## [TESTO DI STUDIO]
^^^^

Scritto da 9:38 pm Attualità, Aviano, Top News

Il Cro di Aviano ottiene nuovi fondi e rafforza la ricerca sui tumori dell’orofaringe

Aviano — Il Centro di Riferimento Oncologico di Aviano torna a far parlare di sé per un risultato che premia eccellenza scientifica e innovazione. Uno dei suoi progetti di punta è stato selezionato tra i vincitori del bando “In Sistema Ricerca 2024” della Fondazione Cassa Depositi e Prestiti, assicurandosi un contributo di 300mila euro che permetterà di ampliare la durata dello studio da due a tre anni.

di Monia Settimi

Il riconoscimento rientra nell’iniziativa con cui la Fondazione CDP sostiene la ricerca nazionale legata ai programmi PNRR del Ministero della Salute, destinata ai progetti con maggiore valore scientifico e impatto sociale. Il Cro è riuscito a distinguersi grazie a una proposta capace di unire rigore scientifico e concretezza clinica.

Il progetto premiato, dal titolo “Prognostic significance and biological function of LINE-1 hypomethylation in oropharyngeal squamous cell carcinoma”, affronta una delle sfide più complesse della ricerca oncologica: comprendere il ruolo di particolari alterazioni molecolari, note come ipometilazione LINE-1, nei tumori dell’orofaringe.

Coordinato da Jerry Polesel e Elisabetta Fratta, il team di ricerca intende indagare come queste modificazioni genetiche influenzino l’evoluzione del tumore e la risposta dei pazienti ai trattamenti. L’obiettivo è chiaro: individuare nuovi indicatori prognostici e aprire la strada a terapie più personalizzate ed efficaci.

Il sostegno economico della Fondazione CDP consentirà inoltre di esplorare un aspetto innovativo: lo studio del microbioma orale. I ricercatori analizzeranno la composizione dei batteri presenti nella bocca per capire se e come queste differenze possano incidere sul decorso della malattia e sulle possibilità di guarigione.

Questa nuova fase di lavoro rappresenta un passo avanti per la ricerca italiana, ma anche per la comunità scientifica internazionale. I risultati, infatti, potrebbero fornire agli oncologi strumenti utili per riconoscere precocemente i casi a rischio e per comprendere meglio i meccanismi genetici che rendono certi tumori più aggressivi di altri.

Con questo ulteriore traguardo — che si aggiunge al milione di euro già ottenuto con i fondi PNRR — il Cro di Aviano conferma la propria vocazione d’eccellenza nella ricerca biomedica. Un successo che nasce da una collaborazione multidisciplinare, dove ricercatori, clinici e istituzioni lavorano fianco a fianco con un obiettivo comune: trasformare la conoscenza in nuove possibilità di cura.

^^^^

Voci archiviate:
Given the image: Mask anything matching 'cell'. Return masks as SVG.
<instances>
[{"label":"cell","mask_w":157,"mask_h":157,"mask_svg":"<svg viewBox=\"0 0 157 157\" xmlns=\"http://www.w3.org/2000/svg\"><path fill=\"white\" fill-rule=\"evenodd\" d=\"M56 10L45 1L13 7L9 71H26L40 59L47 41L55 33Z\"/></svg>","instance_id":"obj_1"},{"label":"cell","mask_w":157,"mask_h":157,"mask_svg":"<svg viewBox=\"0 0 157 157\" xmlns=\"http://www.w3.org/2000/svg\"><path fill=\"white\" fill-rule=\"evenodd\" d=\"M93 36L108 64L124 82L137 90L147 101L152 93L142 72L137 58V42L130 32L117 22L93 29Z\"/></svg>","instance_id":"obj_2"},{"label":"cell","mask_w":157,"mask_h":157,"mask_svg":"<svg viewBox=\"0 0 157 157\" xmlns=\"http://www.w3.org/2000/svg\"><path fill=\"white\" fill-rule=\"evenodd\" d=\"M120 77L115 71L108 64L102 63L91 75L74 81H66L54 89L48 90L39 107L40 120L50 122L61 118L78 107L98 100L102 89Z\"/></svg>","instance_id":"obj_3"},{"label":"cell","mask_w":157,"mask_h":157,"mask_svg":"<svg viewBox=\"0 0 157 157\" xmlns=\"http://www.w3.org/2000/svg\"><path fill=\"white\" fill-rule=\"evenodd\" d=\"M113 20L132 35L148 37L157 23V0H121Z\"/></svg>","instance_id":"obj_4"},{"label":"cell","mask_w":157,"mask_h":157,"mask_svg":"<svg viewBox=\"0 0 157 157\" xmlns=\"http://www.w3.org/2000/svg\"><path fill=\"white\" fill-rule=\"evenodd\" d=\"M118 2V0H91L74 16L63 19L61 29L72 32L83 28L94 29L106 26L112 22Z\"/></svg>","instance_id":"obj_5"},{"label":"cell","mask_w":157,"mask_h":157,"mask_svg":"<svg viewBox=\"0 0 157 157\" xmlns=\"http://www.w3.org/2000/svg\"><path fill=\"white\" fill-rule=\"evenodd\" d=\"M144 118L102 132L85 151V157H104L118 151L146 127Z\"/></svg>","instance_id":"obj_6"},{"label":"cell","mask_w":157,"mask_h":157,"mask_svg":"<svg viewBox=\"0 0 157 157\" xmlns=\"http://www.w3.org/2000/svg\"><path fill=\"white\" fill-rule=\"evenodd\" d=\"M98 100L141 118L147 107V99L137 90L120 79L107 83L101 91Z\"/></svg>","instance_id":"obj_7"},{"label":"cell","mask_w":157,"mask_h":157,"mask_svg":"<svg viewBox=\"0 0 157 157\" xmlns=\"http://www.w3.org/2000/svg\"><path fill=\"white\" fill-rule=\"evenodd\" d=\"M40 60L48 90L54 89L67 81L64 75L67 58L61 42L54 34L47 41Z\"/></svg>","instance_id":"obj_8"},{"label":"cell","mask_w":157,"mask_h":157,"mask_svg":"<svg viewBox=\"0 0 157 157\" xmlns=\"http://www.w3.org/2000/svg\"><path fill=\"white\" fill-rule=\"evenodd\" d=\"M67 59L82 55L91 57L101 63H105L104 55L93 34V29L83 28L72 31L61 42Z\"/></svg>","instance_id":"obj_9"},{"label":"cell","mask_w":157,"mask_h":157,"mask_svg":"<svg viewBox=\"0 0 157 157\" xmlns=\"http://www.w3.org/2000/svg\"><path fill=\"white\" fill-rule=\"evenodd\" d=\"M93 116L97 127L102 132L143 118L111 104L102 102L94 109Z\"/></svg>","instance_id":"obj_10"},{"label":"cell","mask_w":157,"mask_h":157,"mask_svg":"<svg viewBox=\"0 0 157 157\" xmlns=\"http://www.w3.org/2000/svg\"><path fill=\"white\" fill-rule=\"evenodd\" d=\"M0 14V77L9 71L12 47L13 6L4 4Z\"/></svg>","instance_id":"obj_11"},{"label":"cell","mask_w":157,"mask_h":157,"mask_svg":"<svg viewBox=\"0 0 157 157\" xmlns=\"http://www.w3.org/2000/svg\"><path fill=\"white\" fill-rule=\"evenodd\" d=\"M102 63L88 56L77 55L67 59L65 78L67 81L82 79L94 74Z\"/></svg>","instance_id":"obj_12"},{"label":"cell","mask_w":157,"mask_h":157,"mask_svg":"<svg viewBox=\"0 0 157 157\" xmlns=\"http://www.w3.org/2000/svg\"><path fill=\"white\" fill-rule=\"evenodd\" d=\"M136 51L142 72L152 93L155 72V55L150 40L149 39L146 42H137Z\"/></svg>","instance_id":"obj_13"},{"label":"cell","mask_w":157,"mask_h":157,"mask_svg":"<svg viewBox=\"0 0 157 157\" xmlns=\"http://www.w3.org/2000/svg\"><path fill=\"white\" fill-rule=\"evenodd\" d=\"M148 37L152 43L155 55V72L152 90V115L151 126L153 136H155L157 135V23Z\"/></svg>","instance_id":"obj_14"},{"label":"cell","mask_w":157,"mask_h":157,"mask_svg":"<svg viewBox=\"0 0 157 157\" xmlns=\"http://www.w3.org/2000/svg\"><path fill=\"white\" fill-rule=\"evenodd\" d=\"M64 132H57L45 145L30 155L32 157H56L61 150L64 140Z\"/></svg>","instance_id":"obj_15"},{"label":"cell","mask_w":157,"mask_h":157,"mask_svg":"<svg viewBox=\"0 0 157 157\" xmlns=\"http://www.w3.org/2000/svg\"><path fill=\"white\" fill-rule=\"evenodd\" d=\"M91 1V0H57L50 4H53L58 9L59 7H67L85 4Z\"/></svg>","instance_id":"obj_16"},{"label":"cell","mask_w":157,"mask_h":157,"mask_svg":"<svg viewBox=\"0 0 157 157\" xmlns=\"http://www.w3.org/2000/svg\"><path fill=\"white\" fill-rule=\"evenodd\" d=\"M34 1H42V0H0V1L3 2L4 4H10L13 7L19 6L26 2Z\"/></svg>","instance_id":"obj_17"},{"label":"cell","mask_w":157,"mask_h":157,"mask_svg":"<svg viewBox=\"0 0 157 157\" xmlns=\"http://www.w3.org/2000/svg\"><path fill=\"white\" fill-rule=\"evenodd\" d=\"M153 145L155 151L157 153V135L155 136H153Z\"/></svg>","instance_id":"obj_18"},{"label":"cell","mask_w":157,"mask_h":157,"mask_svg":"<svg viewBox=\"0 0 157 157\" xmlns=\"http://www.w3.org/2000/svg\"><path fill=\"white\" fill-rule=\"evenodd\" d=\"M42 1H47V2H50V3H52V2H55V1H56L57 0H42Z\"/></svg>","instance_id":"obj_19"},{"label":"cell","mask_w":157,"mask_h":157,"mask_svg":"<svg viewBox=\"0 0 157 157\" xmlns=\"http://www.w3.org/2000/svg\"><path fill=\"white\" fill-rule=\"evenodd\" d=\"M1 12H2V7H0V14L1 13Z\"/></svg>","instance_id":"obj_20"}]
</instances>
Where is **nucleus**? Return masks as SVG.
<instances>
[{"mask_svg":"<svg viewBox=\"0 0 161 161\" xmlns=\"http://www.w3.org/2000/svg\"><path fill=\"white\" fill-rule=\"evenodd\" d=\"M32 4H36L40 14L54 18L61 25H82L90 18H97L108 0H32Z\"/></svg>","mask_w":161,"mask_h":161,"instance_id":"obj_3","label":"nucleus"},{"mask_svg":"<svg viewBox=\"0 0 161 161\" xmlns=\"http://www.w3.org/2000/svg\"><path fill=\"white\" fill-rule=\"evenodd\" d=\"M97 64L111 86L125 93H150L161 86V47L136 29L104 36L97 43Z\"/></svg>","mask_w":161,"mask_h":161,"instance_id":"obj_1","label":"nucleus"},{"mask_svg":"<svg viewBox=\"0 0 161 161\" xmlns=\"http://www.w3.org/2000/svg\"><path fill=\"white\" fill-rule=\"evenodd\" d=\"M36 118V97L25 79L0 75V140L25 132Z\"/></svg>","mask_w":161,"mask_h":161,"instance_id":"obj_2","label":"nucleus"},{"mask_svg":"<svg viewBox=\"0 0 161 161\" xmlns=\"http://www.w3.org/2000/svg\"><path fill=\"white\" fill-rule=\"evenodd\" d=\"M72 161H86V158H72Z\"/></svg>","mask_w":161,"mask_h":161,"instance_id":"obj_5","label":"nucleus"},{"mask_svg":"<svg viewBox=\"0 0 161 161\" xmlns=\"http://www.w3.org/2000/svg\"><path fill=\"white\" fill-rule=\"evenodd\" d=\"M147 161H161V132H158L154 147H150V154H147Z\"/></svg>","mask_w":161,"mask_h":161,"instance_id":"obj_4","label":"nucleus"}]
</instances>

^^^^

## [SULLA BASE DELL'ARTICOLO]
1. Secondo l'articolo sul Cro di Aviano, a quanto ammonta il contributo ottenuto con il bando “In Sistema Ricerca 2024”?
2. Estrai dall'articolo sul Cro di Aviano, senza modifiche, il tratto da "Il progetto premiato, dal" fino a "nei tumori dell’orofaringe.".
Le voci non hanno alcun ruolo in questo lavoro.

## [RISULTATI DELLE ATTIVITÀ]
1. 300mila euro.

2.
Il progetto premiato, dal titolo “Prognostic significance and biological function of LINE-1 hypomethylation in oropharyngeal squamous cell carcinoma”, affronta una delle sfide più complesse della ricerca oncologica: comprendere il ruolo di particolari alterazioni molecolari, note come ipometilazione LINE-1, nei tumori dell’orofaringe.